How does InstructPix2Pix v2 work?

InstructPix2Pix v2 takes a source image and text instruction to edit the image according to the instruction. Its diffusion model-based architecture applies targeted changes according to the text command while preserving the structure of the original image. V2 offers enhanced instruction understanding and higher quality editing results.

What is the difference between InstructPix2Pix v2 and v1?
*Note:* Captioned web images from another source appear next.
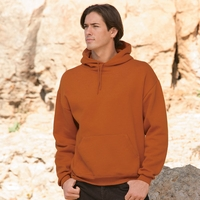 Jerzees Men's Fleece Pullover Hoodie with Pocket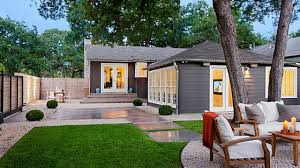 landscaping ideas for backyard tags backyard landscape design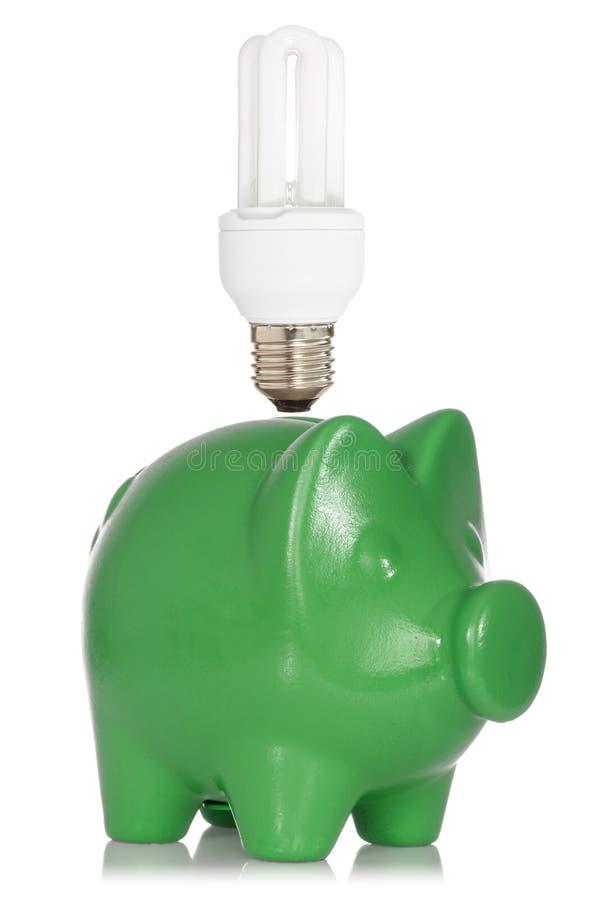 Mądrze Energetyczny Pojęcie Obraz Stock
V2 includes significant improvements over v1: better instruction understanding capability, higher visual quality, fewer unwanted changes (better preservation of regions that should not be edited), and support for a wider editing range. Training data and model architecture are also advanced versions.

Is InstructPix2Pix v2 open source?

Yes, InstructPix2Pix v2 is released as open source. Model weights and source code are available on Hugging Face and GitHub. It is offered under suitable license terms for research and commercial use. It continues to be actively developed by the community.

What types of edits can InstructPix2Pix v2 perform?

InstructPix2Pix v2 offers a wide editing range: adding or removing objects, changing colors and materials, style transfer, season or weather changes, lighting adjustments, and artistic style applications. For complex multi-step edits, multiple commands can be applied sequentially.

What hardware is required for InstructPix2Pix v2?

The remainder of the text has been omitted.